A Sin and a Shame by Bob Herbert

http://www.nytimes.com/2010/07/31/opinion/31herbert.html?_r=1&hp
When corporations rule the world, as they do now, treacherous treatment of workers is the norm. Millions of workers have been exploited by corporations during this recession/depression, with many more being let go than was necessary. Those who were retained were kept in fear of losing their jobs, and given pay cuts and longer hours. Guess who is reaping the profits from the misery caused to the middle class? (Hint: it's not "trickling down") As Bob Herbert says in his column today,
"Many of those workers were cashiered for no reason other than outright greed by corporate managers. And that cruel, irresponsible, shortsighted policy has resulted in widespread human suffering and is doing great harm to the economy."

EXCERPT:
Increases in the productivity of American workers are supposed to go hand in hand with improvements in their standard of living. That’s how capitalism is supposed to work. That’s how the economic pie expands, and we’re all supposed to have a fair share of that expansion.
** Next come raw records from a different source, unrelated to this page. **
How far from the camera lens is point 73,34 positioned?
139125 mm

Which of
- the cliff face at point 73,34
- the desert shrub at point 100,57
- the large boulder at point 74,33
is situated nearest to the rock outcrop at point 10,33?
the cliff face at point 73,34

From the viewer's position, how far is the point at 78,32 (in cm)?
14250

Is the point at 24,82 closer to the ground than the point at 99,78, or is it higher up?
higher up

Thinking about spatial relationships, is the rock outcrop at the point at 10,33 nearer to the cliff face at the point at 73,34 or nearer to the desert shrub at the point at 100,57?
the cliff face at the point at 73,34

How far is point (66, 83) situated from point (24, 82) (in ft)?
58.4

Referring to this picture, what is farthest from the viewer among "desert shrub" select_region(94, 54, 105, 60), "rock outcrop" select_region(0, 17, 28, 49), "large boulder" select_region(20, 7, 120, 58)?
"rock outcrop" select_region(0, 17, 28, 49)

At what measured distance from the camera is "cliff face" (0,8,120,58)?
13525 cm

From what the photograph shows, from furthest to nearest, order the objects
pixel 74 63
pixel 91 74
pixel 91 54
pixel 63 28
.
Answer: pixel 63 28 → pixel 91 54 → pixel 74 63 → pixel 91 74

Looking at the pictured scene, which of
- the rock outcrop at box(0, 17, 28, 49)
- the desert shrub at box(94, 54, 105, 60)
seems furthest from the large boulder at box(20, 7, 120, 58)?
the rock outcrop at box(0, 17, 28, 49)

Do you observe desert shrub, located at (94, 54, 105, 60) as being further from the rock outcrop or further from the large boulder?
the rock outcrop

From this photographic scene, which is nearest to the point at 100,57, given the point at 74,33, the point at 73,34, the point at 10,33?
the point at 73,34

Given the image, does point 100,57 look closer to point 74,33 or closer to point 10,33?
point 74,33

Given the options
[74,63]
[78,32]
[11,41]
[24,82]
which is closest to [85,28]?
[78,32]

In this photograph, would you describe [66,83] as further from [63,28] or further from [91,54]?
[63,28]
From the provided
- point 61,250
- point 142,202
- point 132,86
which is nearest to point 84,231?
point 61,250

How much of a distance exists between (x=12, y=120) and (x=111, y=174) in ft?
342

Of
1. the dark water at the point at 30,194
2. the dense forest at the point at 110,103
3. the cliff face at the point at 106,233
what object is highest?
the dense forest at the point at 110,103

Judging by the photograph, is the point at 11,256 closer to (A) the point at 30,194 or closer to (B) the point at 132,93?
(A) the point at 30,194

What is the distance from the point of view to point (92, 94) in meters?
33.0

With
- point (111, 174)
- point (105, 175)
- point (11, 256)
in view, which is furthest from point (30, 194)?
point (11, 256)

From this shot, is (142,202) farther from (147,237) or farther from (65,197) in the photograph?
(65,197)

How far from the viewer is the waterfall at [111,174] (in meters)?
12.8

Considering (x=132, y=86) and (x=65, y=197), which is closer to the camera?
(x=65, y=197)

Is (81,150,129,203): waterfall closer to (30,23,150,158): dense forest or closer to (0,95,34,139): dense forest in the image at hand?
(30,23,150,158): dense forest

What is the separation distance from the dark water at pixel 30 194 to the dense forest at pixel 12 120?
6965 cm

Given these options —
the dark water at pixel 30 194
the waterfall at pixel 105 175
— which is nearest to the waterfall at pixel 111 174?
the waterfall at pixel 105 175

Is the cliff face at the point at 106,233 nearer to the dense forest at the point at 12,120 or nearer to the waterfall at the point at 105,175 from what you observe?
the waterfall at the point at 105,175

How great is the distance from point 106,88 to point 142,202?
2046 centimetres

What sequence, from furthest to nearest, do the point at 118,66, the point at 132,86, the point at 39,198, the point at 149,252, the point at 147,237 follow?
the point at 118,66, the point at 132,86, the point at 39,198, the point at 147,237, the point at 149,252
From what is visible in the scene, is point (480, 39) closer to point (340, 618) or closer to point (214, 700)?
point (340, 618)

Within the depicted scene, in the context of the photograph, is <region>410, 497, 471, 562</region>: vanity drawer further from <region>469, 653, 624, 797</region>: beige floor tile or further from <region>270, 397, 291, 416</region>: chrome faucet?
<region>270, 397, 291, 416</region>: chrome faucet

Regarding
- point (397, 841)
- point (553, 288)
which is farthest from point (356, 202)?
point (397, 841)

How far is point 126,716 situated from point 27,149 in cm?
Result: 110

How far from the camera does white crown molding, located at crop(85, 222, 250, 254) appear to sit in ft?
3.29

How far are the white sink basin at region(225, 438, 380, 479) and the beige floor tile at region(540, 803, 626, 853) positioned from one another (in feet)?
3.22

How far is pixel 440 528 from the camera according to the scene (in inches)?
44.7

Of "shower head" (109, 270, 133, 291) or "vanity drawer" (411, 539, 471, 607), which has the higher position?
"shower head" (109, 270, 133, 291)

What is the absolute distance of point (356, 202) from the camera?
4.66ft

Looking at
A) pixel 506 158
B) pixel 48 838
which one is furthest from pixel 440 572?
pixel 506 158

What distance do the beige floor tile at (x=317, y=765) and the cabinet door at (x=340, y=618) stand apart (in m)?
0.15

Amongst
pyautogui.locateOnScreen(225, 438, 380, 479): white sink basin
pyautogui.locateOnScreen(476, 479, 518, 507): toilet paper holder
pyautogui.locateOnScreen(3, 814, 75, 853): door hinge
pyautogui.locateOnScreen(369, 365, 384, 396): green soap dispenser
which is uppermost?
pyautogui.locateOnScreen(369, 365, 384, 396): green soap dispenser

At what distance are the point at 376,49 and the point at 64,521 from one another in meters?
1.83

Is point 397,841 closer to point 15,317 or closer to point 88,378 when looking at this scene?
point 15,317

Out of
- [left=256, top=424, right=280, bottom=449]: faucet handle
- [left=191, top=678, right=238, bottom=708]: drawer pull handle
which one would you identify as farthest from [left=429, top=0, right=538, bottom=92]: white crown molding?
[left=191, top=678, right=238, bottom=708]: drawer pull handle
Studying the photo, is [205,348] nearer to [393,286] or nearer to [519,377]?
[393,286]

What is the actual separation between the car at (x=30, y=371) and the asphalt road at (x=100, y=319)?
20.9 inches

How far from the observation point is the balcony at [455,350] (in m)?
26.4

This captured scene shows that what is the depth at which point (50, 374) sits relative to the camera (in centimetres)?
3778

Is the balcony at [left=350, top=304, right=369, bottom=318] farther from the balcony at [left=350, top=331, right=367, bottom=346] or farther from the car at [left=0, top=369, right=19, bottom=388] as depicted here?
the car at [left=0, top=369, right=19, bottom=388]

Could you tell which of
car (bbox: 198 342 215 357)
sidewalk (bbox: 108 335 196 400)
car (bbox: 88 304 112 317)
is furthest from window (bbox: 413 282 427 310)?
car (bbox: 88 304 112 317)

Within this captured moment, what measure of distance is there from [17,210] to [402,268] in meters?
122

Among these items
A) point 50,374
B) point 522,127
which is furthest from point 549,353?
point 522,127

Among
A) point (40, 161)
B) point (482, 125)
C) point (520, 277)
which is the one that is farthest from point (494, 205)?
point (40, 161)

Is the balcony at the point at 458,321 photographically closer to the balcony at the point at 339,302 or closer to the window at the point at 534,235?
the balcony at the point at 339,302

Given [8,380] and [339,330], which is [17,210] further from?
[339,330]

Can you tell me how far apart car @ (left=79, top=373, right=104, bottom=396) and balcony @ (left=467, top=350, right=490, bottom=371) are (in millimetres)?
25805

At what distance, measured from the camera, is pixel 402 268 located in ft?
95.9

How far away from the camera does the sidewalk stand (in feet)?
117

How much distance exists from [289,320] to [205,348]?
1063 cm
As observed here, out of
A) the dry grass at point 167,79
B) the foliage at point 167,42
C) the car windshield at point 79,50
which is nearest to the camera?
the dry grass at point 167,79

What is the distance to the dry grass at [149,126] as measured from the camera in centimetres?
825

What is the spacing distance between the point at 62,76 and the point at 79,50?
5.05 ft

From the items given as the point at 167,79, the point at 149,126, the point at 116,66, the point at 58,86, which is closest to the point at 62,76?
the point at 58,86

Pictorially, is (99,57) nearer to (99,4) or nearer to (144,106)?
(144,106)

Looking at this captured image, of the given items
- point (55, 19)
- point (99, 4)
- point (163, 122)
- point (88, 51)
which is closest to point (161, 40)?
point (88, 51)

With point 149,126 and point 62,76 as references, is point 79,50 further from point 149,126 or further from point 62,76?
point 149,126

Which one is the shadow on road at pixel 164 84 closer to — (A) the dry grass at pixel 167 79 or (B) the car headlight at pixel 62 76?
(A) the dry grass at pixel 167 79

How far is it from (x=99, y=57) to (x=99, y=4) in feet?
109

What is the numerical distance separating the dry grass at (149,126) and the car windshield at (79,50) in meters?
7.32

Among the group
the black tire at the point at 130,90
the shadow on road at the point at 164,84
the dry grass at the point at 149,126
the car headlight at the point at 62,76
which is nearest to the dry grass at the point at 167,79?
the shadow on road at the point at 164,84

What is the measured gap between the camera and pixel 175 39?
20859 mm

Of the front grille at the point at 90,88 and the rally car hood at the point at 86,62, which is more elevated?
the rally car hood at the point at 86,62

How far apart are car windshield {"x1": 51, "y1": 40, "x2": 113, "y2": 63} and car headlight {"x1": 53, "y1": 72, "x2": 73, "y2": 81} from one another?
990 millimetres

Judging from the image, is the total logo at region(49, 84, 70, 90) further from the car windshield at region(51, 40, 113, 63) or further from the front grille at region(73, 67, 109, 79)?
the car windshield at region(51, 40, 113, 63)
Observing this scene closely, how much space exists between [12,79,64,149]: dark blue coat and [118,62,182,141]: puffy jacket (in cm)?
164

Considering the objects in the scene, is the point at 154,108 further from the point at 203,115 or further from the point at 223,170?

Corporations have now said the hell with that. Economists believe the nation may have emerged, technically, from the recession early in the summer of 2009. As Professor Sum writes in a new study for the labor market center, this period of economic recovery “has seen the most lopsided gains in corporate profits relative to real wages and salaries in our history.”

Worker productivity has increased dramatically, but the workers themselves have seen no gains from their increased production. It has all gone to corporate profits. This is unprecedented in the postwar years, and it is wrong.

Having taken everything for themselves, the corporations are so awash in cash they don’t know what to do with it all. Citing a recent article from Bloomberg BusinessWeek, Professor Sum noted that in July cash at the nation’s nonfinancial corporations stood at $1.84 trillion, a 27 percent increase over early 2007. Moody’s has pointed out that as a percent of total company assets, cash has reached a level not seen in the past half-century.

Executives are delighted with this ill-gotten bonanza.